> **TEXT SHOWN**:
TOPSHOTS A Sudan People's Liberation Army (SPLA) government soldier walks towards the town of Malakal on March 20, 2014, after the SPLA allegedly took it over. More than 97,000 South Sudanese refugees who have fled war, misery and turmoil from their country now live in Kakuma. AFP PHOTO / IVAN LIEMAN
TOPSHOTS A Sudan People's Liberation Army (SPLA) government soldier walks towards the town of Malakal on March 20, 2014, after the SPLA allegedly took it over. More than 97,000 South Sudanese refugees who have fled war, misery and turmoil from their country now live in Kakuma. AFP PHOTO / IVAN LIEMAN

Akuot Chol Mayak, a 32-year-old former child refugee who is orphaned, has defied many obstacles to become an accomplished storyteller and filmmaker in South Sudan after acquiring photographic skills from national geographic society.

Mayak, whose nickname is Bullen Chol Was, was born in 1987 in Bor village in the former Jonglei region but fled to northern parts of Kenya during two decades of civil war.

He grew up and pursued formal education in the East African nation and it was in high school that he developed an ambition of becoming a painter before landing himself an opportunity to be trained as a photographer in 2014 in the aftermath of the outbreak of South Sudan’s five-year-long civil war.

Before South Sudan’s independence from Sudan in 2011, Mayak returned to his homeland where he pursued a diploma in journalism and mass communication from a local university.

“When I was still young I dreamt of becoming a painter, but I didn’t put much into it because there was nobody who was motivating me. As I grew up I found myself in the world of media whereby I was inspired by the rest of photographers,” Mayak told Xinhua during a recent interview in Juba.

He said that before joining the national geographic photojournalist training camp in 2014 that was sponsored by the Internews, he was taking pictures for fun, but after receiving the skills, his zeal to become a storyteller through photo-essay spiked.

Mayak said he ventured into photography world in order to be his own voice through visual storytelling because someone who doesn’t know one’s language can relate to the meaning of the photography without translation.

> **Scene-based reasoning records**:
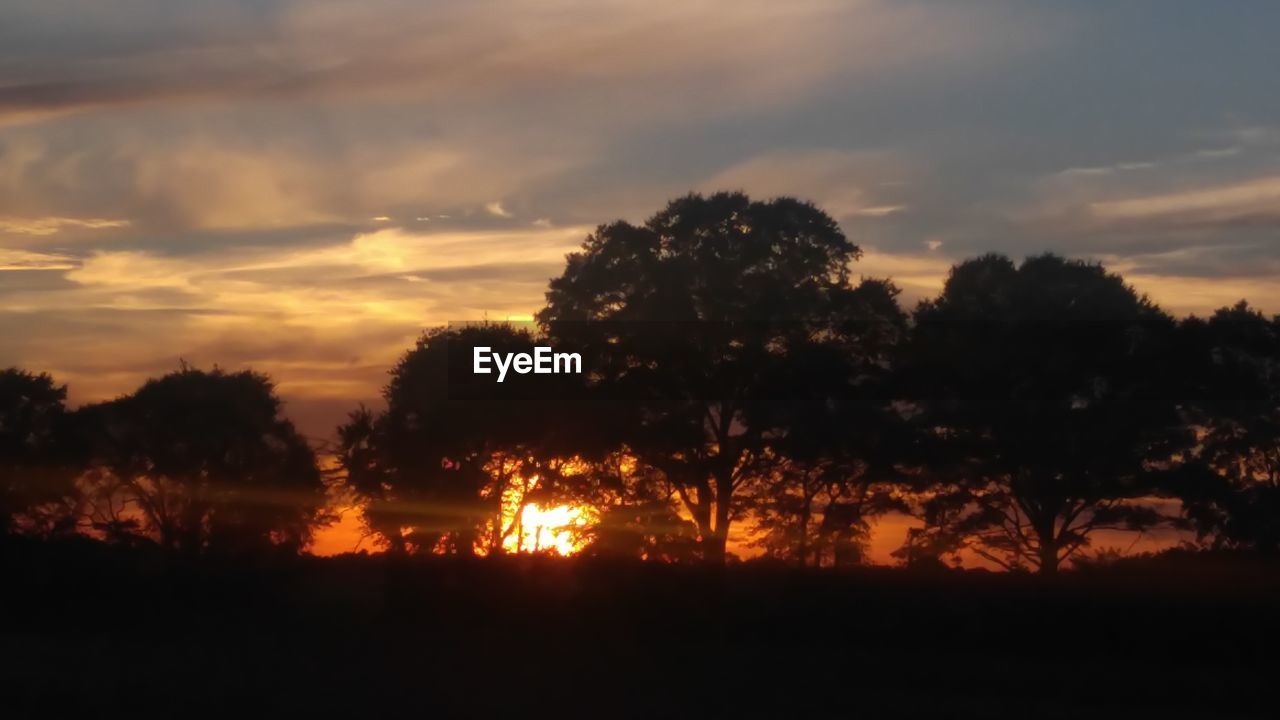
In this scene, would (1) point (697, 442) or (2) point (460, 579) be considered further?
(1) point (697, 442)

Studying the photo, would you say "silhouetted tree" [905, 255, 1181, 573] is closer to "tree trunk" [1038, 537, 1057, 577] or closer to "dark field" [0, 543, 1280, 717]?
"tree trunk" [1038, 537, 1057, 577]

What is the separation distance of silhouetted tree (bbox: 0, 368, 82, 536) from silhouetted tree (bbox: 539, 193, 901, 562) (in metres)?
25.1

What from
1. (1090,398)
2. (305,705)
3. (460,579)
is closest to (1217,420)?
(1090,398)

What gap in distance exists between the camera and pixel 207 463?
63.1 metres

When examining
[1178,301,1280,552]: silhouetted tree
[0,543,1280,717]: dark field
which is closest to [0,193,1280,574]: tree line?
[1178,301,1280,552]: silhouetted tree

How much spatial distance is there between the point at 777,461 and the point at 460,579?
15414mm

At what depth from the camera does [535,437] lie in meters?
51.0

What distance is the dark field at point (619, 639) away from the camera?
26.2 m

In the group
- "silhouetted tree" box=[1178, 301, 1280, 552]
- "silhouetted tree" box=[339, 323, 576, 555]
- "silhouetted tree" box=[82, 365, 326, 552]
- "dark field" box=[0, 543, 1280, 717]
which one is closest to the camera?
"dark field" box=[0, 543, 1280, 717]

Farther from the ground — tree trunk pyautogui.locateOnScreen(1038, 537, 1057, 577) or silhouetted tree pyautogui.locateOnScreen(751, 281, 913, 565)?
silhouetted tree pyautogui.locateOnScreen(751, 281, 913, 565)

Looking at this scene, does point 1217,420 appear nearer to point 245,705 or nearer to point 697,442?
point 697,442

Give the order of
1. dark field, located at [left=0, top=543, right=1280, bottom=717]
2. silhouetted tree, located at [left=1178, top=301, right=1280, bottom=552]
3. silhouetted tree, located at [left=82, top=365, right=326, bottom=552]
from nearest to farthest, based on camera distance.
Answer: dark field, located at [left=0, top=543, right=1280, bottom=717]
silhouetted tree, located at [left=1178, top=301, right=1280, bottom=552]
silhouetted tree, located at [left=82, top=365, right=326, bottom=552]

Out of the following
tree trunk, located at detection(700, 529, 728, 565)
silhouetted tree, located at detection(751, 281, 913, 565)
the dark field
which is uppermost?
silhouetted tree, located at detection(751, 281, 913, 565)

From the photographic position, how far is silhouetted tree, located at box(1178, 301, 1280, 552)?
46062 millimetres
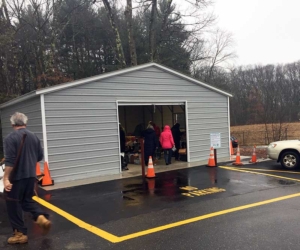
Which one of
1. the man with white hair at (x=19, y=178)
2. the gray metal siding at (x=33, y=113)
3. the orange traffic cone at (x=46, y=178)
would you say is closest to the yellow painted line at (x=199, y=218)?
the man with white hair at (x=19, y=178)

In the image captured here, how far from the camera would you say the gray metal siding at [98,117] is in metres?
9.27

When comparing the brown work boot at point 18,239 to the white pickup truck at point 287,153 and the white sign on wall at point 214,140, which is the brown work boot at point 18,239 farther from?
the white pickup truck at point 287,153

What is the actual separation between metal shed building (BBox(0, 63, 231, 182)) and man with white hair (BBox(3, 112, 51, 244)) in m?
4.46

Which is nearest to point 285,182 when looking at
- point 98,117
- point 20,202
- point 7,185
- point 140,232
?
point 140,232

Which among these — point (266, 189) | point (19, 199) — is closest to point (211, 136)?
point (266, 189)

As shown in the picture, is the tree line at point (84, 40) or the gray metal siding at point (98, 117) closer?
the gray metal siding at point (98, 117)

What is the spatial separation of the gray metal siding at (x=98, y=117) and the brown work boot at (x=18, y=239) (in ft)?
15.2

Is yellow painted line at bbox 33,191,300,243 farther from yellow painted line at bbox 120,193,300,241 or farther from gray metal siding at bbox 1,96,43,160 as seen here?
gray metal siding at bbox 1,96,43,160

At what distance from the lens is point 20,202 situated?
15.3 ft

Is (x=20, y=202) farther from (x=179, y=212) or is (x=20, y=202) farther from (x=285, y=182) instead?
(x=285, y=182)

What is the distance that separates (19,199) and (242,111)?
149ft

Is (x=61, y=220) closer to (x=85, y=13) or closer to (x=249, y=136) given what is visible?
(x=249, y=136)

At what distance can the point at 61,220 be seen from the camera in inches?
221

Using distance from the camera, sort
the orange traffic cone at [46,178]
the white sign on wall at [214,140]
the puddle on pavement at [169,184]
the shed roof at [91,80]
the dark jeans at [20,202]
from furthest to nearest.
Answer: the white sign on wall at [214,140]
the shed roof at [91,80]
the orange traffic cone at [46,178]
the puddle on pavement at [169,184]
the dark jeans at [20,202]
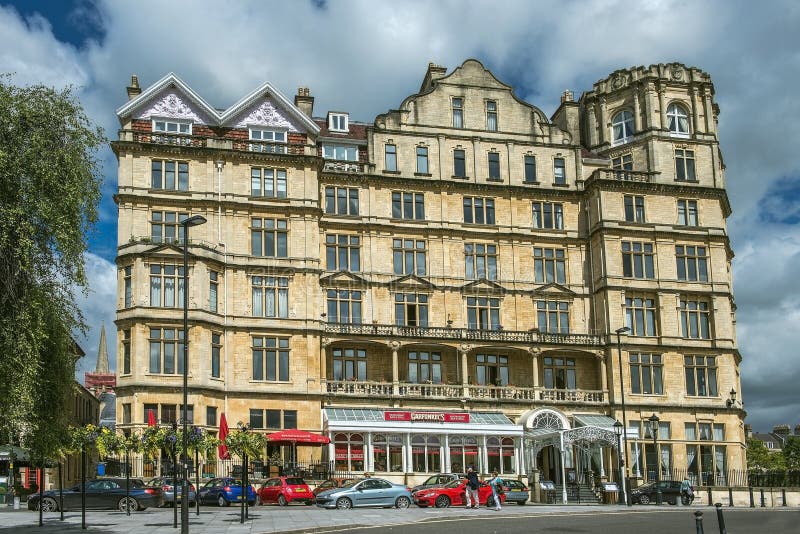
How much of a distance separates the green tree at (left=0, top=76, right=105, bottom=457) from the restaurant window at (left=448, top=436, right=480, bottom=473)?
30888 millimetres

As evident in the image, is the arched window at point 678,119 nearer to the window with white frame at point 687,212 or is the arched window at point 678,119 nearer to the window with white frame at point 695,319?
the window with white frame at point 687,212

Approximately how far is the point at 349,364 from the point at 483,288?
9.40m

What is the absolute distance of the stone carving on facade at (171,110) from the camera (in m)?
55.9

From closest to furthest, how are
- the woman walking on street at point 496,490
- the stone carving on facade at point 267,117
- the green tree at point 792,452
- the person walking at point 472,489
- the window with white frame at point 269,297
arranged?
the woman walking on street at point 496,490 → the person walking at point 472,489 → the window with white frame at point 269,297 → the stone carving on facade at point 267,117 → the green tree at point 792,452

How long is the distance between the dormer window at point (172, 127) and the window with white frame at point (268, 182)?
459 cm

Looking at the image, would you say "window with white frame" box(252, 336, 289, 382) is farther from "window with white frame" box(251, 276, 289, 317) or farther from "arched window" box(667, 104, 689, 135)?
"arched window" box(667, 104, 689, 135)

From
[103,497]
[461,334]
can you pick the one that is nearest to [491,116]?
[461,334]

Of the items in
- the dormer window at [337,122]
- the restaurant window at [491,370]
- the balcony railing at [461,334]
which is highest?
the dormer window at [337,122]

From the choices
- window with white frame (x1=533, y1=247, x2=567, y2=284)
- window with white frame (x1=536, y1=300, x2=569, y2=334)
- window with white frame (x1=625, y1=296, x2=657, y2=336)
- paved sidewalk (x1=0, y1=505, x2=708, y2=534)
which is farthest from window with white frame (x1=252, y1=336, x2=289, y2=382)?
window with white frame (x1=625, y1=296, x2=657, y2=336)

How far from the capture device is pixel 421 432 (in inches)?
2082

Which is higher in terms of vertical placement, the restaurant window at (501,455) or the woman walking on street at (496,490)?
the restaurant window at (501,455)

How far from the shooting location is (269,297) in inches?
2167

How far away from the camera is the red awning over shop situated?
1974 inches

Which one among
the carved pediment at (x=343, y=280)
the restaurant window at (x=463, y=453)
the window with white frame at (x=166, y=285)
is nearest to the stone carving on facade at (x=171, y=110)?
the window with white frame at (x=166, y=285)
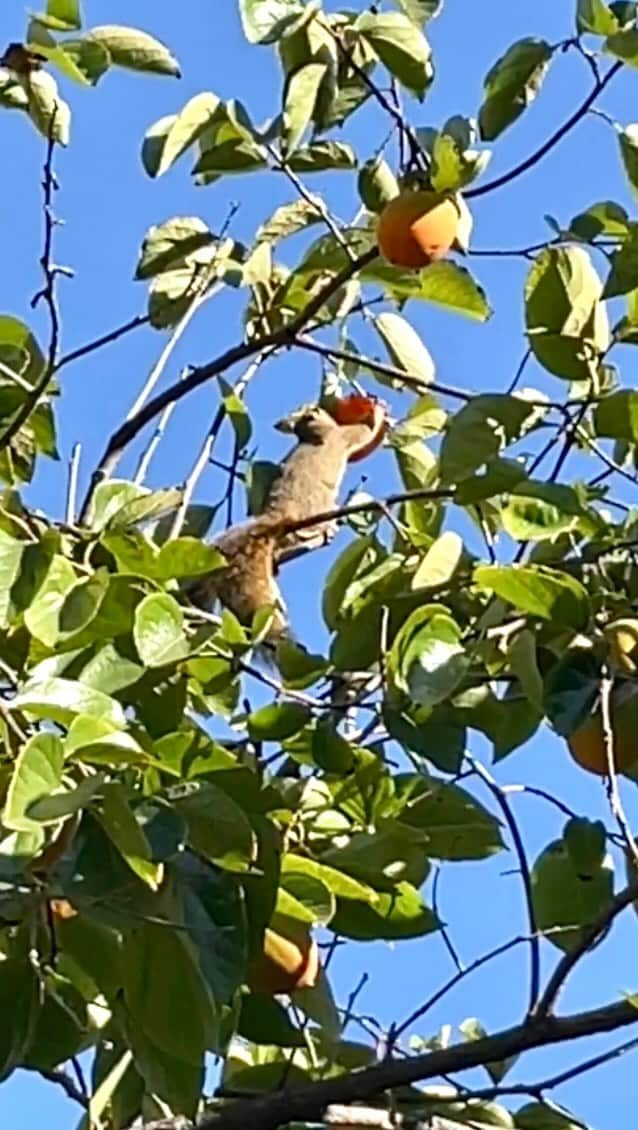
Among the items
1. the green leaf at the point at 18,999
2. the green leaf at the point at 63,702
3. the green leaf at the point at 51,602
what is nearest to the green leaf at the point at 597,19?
the green leaf at the point at 51,602

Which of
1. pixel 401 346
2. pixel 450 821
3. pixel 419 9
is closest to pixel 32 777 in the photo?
pixel 450 821

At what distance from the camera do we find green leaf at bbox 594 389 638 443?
1.48 metres

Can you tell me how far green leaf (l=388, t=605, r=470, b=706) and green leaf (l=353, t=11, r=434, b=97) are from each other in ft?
1.82

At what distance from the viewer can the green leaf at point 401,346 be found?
2066 millimetres

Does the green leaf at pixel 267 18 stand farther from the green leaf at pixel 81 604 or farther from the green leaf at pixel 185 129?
the green leaf at pixel 81 604

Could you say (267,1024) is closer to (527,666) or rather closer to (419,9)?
(527,666)

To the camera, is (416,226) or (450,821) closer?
(450,821)

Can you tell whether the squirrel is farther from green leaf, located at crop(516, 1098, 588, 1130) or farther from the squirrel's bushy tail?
green leaf, located at crop(516, 1098, 588, 1130)

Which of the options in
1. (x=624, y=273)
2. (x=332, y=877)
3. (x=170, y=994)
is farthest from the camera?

> **JOBS**:
1. Translate this sentence from the article on the South Sudanese photographer into Spanish: "Mayak, whose nickname is Bullen Chol Was, was born in 1987 in Bor village in the former Jonglei region but fled to northern parts of Kenya during two decades of civil war."
2. Continue the article on the South Sudanese photographer from its last sentence.

> **ANSWERS IN ORDER**:
1. Mayak, cuyo apodo es Bullen Chol Was, nació en 1987 en la aldea de Bor, en la antigua región de Jonglei, pero huyó a zonas del norte de Kenia durante dos décadas de guerra civil.

2.
His work has earned him recognition from the World Food Programme to train other youthful peers at Bididi refugee settlement in northern parts of Uganda, in an effort to empower them for a better future.

“I take this initiative to inspire the rest of the youth and children so that I can sharpen their eyes and brain. My aim is to impart the knowledge to the next generation who can document their social issues that define their time and project that all they see through the lens of a camera to the world,” said Mayak.

He revealed that his purpose is not only to make a living, but to document and preserve South Sudan’s culture before the western civilization could erodes them away, saying it can be done through photography and that is why he believes in the art.

“I survive through my photography work as a freelance photojournalist with international agencies, local dailies, including doing some consultancy works for humanitarian agencies,” said Mayak.

He returned from the United States recently after attending a national geographer storyteller’s summit and hopes to revive Visual South Sudan platform as a co-founder to engage hundreds of young people in the country.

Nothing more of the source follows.